▶ _Task set_:
1 – From the email exchange about ptype/o and Ada types, list every person and company named.
2 – Write the next few sentences of the email exchange about ptype/o and Ada type layouts, picking up after its last sentence.

▶ _Text segment_:
-- Begin --

On Mon, 2022-11-14 at 06:32 -0700, Tom Tromey wrote:
> > > > > > "Philippe" == Philippe Waroquiers <philippe.waroquiers@skynet.be> writes:
> 
> Philippe> At work, I relatively often use ptype/o for Ada types.
> Philippe> As it only works in C mode, as part of our zillions of site aliases,
> Philippe> we have added:
> Philippe>   alias Wc = with language c -- with annotate 0 --
> Philippe> (where annotate 0 avoids spurious language switch messages in the output).
> 
> Philippe> So, waiting for Adacore to implement ptype/o for Ada (hint hint :)),
> Philippe> we use e.g.  
> Philippe>   (gdb) Wc ptype/o sometype
> 
> I've considered it, and maybe the basics aren't too hard to do, but I
> didn't really know what to do with types that have a dynamic layout.
> Here the offsets would maybe have to be symbolic (which I'd suppose is a
> pain to implement) and holes couldn't really be determined.
Effectively, Ada types can have a very rich/sophisticated layout.
When I really need to have a in depth look at a complex type representation,
the compiler option -gnatR3 produces this (including the symbolic offsets
where needed, and "formulas" to compute offsets).

-- End --

▶ _Collected material_:
-- Begin --

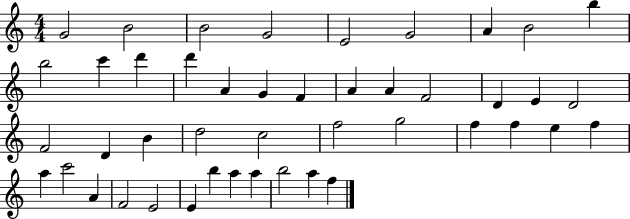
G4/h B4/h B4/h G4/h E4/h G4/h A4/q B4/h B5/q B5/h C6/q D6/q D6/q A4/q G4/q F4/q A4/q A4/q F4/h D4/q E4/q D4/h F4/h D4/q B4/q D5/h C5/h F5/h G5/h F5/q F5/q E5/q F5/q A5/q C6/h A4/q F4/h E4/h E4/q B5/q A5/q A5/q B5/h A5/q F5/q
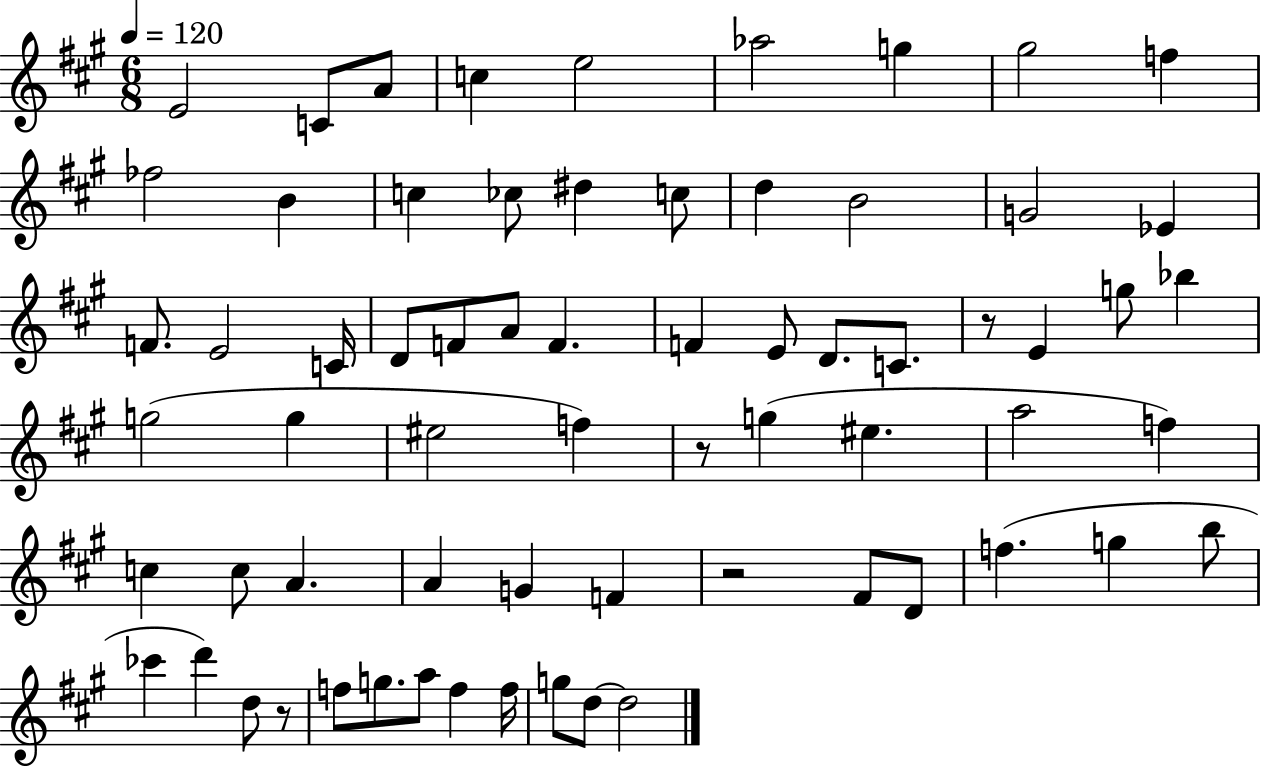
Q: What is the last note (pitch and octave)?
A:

-- End --

▶ _Answers to the problems_:
1 – Tom Tromey, Philippe Waroquiers, Adacore

2 –
> 
> Maybe gdb could just print a warning in this scenario and drop the '/o'
> modifier.  That might be easier to do.
Currently, ptype /o an_ada_type just prints the type, without the offsets.
I have no problem with this behaviour, but producing a warning that /o
is ignored in Ada mode will not harm).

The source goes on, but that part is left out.